Biochemical Journal ◽

10.1042/bcj20190464 ◽

2020 ◽

Vol 477 (7) ◽

pp. 1261-1286 ◽

Cited By ~ 3

Author(s):

Marie Anne Richard ◽

Hannah Pallubinsky ◽

Denis P. Blondin

Keyword(s):

Adipose Tissue ◽

Brown Adipose Tissue ◽

Functional Characterization ◽

Human Infants ◽

Positron Emission ◽

Brown Adipose ◽

Treatment Of Obesity ◽

And Function

Brown adipose tissue (BAT) has long been described according to its histological features as a multilocular, lipid-containing tissue, light brown in color, that is also responsive to the cold and found especially in hibernating mammals and human infants. Its presence in both hibernators and human infants, combined with its function as a heat-generating organ, raised many questions about its role in humans.
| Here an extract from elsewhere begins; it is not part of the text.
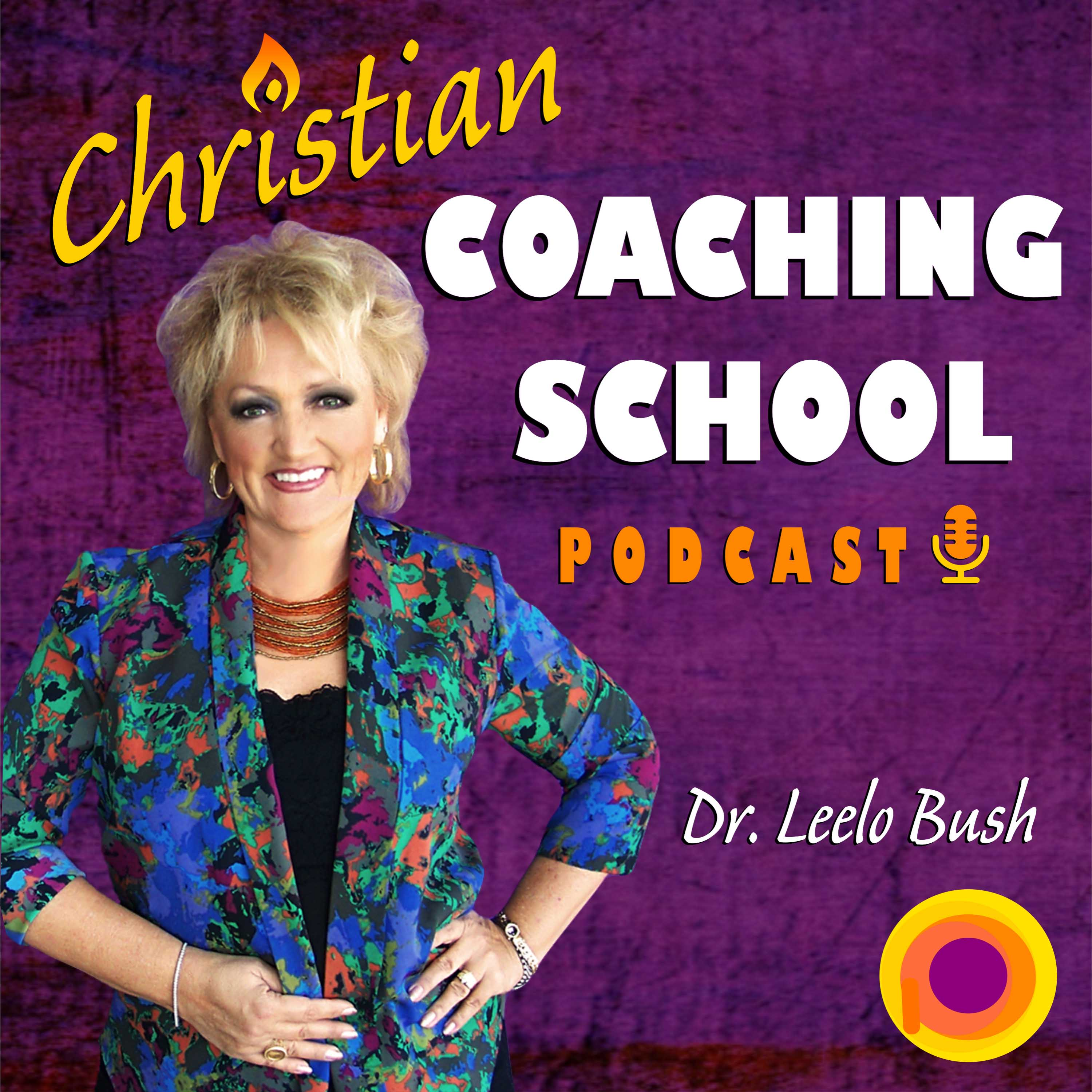 Christian coach training - Christian Coaching School Podcast April 2016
Early characterizations of the tissue in humans focused on its progressive atrophy with age and its apparent importance for cold-exposed workers. However, the use of positron emission tomography (PET) with the glucose tracer [18F]fluorodeoxyglucose ([18F]FDG) made it possible to begin characterizing the possible function of BAT in adult humans, and whether it could play a role in the prevention or treatment of obesity and type 2 diabetes (T2D). This review focuses on the in vivo functional characterization of human BAT, the methodological approaches applied to examine these features and addresses critical gaps that remain in moving the field forward. Specifically, we describe the anatomical and biomolecular features of human BAT, the modalities and applications of non-invasive tools such as PET and magnetic resonance imaging coupled with spectroscopy (MRI/MRS) to study BAT morphology and function in vivo, and finally describe the functional characteristics of human BAT that have only been possible through the development and application of such tools.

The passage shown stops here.